» TASK INSTRUCTIONS
Nothing but the lines from the one containing "Looking at this" through the last line should be written out, please, exactly as they stand.

» DATA EXCERPTS
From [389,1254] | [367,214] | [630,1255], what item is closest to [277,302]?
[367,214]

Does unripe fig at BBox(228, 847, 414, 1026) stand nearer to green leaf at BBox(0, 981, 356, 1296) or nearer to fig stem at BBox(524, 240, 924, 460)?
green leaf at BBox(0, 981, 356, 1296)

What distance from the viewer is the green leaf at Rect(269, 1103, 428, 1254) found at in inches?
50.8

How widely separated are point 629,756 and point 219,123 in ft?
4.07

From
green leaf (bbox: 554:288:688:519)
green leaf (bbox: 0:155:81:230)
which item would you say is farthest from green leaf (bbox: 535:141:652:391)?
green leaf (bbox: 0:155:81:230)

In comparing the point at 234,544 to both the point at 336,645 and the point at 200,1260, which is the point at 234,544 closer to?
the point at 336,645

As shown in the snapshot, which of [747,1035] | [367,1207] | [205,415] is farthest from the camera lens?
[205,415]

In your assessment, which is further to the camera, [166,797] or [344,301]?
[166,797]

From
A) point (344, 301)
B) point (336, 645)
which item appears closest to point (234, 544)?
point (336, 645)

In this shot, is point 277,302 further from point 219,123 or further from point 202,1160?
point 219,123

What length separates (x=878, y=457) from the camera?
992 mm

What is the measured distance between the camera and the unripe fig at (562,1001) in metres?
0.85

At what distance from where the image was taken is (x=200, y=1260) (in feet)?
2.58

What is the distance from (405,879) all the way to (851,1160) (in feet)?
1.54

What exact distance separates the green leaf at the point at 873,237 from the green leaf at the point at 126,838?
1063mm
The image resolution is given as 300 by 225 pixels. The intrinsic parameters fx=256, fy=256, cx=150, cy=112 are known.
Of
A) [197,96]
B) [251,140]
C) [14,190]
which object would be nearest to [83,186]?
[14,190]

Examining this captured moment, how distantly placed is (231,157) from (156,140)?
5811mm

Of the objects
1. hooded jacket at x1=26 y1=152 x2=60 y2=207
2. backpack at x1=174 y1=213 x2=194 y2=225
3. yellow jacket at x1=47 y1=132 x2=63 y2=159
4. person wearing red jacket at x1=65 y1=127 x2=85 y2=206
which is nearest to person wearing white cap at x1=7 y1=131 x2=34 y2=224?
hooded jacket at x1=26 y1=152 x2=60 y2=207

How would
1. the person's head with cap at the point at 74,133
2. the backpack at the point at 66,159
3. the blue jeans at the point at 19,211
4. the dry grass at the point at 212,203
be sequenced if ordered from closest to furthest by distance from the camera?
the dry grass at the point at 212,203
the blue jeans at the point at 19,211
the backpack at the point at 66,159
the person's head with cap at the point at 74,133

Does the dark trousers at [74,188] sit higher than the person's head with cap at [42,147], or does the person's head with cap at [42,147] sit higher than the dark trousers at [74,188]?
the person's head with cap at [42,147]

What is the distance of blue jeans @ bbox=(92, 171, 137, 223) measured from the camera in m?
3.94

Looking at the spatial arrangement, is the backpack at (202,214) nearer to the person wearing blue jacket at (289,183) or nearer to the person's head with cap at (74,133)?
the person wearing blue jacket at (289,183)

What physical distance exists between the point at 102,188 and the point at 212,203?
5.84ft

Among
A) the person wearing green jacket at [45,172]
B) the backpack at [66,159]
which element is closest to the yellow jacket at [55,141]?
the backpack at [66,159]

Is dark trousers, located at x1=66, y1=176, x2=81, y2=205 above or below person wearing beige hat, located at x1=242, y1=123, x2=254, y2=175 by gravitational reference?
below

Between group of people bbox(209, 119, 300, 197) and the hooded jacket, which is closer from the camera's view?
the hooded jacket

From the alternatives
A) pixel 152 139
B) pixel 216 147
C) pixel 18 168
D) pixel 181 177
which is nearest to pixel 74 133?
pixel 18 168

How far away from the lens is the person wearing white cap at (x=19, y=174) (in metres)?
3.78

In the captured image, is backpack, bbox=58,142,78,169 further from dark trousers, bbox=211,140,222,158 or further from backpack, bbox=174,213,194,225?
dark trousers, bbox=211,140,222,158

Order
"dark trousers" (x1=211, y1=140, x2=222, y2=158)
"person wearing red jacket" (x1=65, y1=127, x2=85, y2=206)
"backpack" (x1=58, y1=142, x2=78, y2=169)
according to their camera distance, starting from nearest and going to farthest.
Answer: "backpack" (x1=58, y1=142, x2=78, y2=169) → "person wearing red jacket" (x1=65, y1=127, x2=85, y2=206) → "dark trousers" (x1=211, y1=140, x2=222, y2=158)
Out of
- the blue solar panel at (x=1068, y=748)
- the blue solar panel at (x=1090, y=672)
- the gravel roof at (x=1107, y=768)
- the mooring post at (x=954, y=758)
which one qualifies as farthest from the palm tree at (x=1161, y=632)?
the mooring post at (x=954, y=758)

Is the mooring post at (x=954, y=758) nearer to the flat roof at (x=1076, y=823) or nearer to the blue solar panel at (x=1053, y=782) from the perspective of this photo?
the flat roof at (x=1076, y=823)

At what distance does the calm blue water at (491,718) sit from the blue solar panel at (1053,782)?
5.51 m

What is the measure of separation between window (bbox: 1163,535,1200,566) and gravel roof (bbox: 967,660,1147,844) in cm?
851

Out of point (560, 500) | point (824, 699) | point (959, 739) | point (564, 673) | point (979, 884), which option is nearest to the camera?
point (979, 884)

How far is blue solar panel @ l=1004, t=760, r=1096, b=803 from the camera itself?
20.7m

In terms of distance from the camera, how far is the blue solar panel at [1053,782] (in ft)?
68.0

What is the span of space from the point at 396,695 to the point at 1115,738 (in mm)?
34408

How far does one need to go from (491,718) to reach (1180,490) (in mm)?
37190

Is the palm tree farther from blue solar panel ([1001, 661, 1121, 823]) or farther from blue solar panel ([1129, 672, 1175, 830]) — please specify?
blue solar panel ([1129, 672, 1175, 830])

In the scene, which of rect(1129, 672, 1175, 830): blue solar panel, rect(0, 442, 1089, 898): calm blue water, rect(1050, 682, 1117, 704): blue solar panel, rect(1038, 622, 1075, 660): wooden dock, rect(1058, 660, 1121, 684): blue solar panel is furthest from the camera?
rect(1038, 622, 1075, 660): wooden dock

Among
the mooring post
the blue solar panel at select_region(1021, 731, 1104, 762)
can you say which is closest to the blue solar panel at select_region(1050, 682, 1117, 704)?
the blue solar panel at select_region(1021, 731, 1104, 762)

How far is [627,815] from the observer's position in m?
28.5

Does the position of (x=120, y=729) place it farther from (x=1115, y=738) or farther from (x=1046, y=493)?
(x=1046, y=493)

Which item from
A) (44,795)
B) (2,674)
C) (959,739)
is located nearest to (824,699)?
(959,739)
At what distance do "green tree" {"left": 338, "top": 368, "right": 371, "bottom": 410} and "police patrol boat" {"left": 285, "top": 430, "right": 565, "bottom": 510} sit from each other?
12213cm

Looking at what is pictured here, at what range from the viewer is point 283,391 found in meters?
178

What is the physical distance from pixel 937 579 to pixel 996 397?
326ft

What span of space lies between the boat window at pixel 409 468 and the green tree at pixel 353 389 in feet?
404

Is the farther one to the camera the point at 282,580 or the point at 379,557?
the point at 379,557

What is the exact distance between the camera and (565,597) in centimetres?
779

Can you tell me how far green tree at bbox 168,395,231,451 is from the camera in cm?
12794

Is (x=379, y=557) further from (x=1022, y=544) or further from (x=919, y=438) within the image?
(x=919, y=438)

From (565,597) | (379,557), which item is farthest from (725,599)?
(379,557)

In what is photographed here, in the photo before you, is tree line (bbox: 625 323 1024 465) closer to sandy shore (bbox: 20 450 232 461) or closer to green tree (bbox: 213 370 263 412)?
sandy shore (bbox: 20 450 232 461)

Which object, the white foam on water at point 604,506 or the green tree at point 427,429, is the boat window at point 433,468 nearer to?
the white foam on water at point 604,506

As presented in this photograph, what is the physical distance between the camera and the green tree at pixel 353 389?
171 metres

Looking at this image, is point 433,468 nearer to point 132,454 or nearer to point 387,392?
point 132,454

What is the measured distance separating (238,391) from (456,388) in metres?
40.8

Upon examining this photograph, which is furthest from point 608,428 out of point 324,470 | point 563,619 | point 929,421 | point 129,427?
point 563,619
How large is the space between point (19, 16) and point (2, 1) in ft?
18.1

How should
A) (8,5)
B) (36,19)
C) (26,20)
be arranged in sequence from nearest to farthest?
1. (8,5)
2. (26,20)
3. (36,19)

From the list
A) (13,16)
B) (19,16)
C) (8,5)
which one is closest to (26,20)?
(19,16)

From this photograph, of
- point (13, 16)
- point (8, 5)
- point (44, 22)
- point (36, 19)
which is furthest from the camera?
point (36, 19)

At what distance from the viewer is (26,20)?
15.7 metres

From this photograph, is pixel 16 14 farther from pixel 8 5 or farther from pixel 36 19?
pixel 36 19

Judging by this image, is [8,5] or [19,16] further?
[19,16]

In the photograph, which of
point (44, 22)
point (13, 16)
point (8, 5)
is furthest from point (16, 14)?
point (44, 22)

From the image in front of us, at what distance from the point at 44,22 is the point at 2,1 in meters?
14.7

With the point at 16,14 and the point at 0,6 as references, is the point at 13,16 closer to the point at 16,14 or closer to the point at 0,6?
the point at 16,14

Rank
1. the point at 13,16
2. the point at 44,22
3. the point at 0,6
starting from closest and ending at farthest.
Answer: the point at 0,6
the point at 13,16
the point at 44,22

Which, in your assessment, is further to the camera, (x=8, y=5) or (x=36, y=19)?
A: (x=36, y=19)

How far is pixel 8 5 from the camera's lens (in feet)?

» RIGHT ANSWER
Looking at this image, is point 433,468 nearer to point 132,454 or nearer to point 387,392?
point 132,454

What is the measured distance separating (238,391) from (456,388) in metres?
40.8

Upon examining this photograph, which is furthest from point 608,428 out of point 324,470 | point 563,619 | point 929,421 | point 129,427?
point 563,619
How large is the space between point (19, 16) and point (2, 1) in ft?
18.1

How should
A) (8,5)
B) (36,19)
C) (26,20)
be arranged in sequence from nearest to farthest?
1. (8,5)
2. (26,20)
3. (36,19)

From the list
A) (13,16)
B) (19,16)
C) (8,5)
which one is closest to (26,20)?
(19,16)

From this photograph, of
- point (13, 16)
- point (8, 5)
- point (44, 22)
- point (36, 19)
which is furthest from the camera?
point (36, 19)

At what distance from the viewer is (26,20)?
15.7 metres

From this photograph, is pixel 16 14 farther from pixel 8 5 or farther from pixel 36 19?
pixel 36 19

Judging by this image, is [8,5] or [19,16] further?
[19,16]

In the photograph, which of
point (44, 22)
point (13, 16)
point (8, 5)
is furthest from point (16, 14)?
point (44, 22)

From the image in front of us, at what distance from the point at 44,22 is the point at 2,1 in meters?
14.7

With the point at 16,14 and the point at 0,6 as references, is the point at 13,16 closer to the point at 16,14 or closer to the point at 0,6?
the point at 16,14

Rank
1. the point at 13,16
2. the point at 44,22
3. the point at 0,6
starting from closest and ending at farthest.
Answer: the point at 0,6
the point at 13,16
the point at 44,22

Which, in your assessment, is further to the camera, (x=8, y=5) or (x=36, y=19)?
A: (x=36, y=19)

How far is pixel 8 5 from the camera's lens (in feet)?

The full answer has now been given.